Anthropologist Viktor Černý in search of modern human origins
05. 02. 2024
More than 300,000 years ago, the anatomically modern human emerged in Africa. From there, Homo sapiens migrated to Asia and Europe. For more than 25 years, anthropologist Viktor Černý has been exploring the genetic traces of the modern human. The following story appeared in Czech in A / Magazine, published quarterly by the Czech Academy of Sciences.
Africa. The vast, biologically diverse continent is – according to prevailing scientific knowledge – the cradle of humankind. And yet, we still know so relatively little about it. For a long time, what lay beyond the arid, impenetrable Sahara was a great unknown. For instance, in the first century CE, the Roman geographer Pomponius Mela depicted the local inhabitants as follows: “There are, then, on the other side of what we have just called wastelands, mute peoples for whom nodding their head is a substitute for speaking. Some make no sound with their tongue. Others have no tongues. Still others have lips that even stick together except for a hollow reed beneath their noses through which to drink by means of a straw…”
A more significant source of information about the regions south of the Sahara did not appear until Arab geographers and traders began exploring them from the seventh century onwards, successfully spreading their religion and culture there. It wasn’t until much later that Europeans undertook the journey across the desert on a larger scale, with major expeditions by German, French, and British explorers taking place mainly in the nineteenth and early twentieth centuries. The territory between the Sahara and the tropical rainforests revealed something that the explorers had not seen anywhere else before.
+ + + + + + +
Problems to work on -
**A)** Answer these questions from the article about Viktor Černý, one line each:
(i) For how many years has Černý been exploring the genetic traces of the modern human?
(ii) In which century did Pomponius Mela describe the peoples beyond the Sahara?
(iii) From which century did Arab geographers and traders begin exploring the regions south of the Sahara?
**B)** Transcribe the part of the article about Viktor Černý starting at "Anthropologist Viktor Černý in" and ending at "Academy of Sciences.".
**C)** Decide whether each statement agrees with the article about Viktor Černý. Answer yes or no and quote the words that decide it.
(i) A / Magazine is published monthly by the Czech Academy of Sciences.
(ii) Major European expeditions across the desert took place mainly in the nineteenth and early twentieth centuries.
(iii) The anatomically modern human first emerged in Asia.

Data shown -
+ + + + + + +
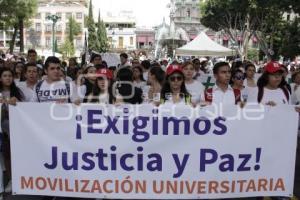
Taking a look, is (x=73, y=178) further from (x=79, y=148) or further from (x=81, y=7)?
(x=81, y=7)

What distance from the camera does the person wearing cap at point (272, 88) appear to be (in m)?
5.70

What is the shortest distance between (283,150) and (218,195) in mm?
821

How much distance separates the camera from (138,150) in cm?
498

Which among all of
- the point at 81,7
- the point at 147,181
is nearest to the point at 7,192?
the point at 147,181

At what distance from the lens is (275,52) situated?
163ft

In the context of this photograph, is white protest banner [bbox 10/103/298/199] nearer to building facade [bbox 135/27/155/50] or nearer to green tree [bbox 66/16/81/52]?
green tree [bbox 66/16/81/52]

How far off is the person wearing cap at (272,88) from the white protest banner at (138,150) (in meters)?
0.70

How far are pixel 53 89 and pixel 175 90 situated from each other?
161 centimetres

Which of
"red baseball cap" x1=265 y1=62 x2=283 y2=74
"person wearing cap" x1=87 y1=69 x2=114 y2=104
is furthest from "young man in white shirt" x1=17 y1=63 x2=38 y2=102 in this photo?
"red baseball cap" x1=265 y1=62 x2=283 y2=74

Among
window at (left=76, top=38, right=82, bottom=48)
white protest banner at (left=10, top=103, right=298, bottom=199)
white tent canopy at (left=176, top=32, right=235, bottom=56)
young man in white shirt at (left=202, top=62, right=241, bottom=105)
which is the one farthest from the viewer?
window at (left=76, top=38, right=82, bottom=48)

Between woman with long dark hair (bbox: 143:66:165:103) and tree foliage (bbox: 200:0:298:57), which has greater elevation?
tree foliage (bbox: 200:0:298:57)

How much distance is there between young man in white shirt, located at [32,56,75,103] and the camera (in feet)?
19.9

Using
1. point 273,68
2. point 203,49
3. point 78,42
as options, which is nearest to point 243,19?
point 203,49

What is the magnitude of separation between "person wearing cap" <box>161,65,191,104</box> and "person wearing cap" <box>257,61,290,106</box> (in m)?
0.92
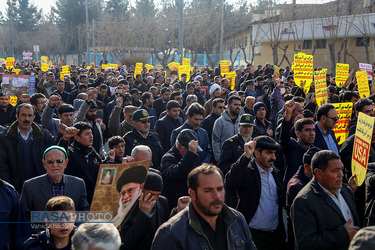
+ + + + + + +
Numbered responses -
**A)**
(i) More than 25 years
(ii) The first century CE
(iii) The seventh century onwards

**B)**
Anthropologist Viktor Černý in search of modern human origins
05. 02. 2024
More than 300,000 years ago, the anatomically modern human emerged in Africa. From there, Homo sapiens migrated to Asia and Europe. For more than 25 years, anthropologist Viktor Černý has been exploring the genetic traces of the modern human. The following story appeared in Czech in A / Magazine, published quarterly by the Czech Academy of Sciences.

**C)**
(i) No: "published quarterly by the Czech Academy of Sciences"
(ii) Yes: "with major expeditions by German, French, and British explorers taking place mainly in the nineteenth and early twentieth centuries"
(iii) No: "More than 300,000 years ago, the anatomically modern human emerged in Africa."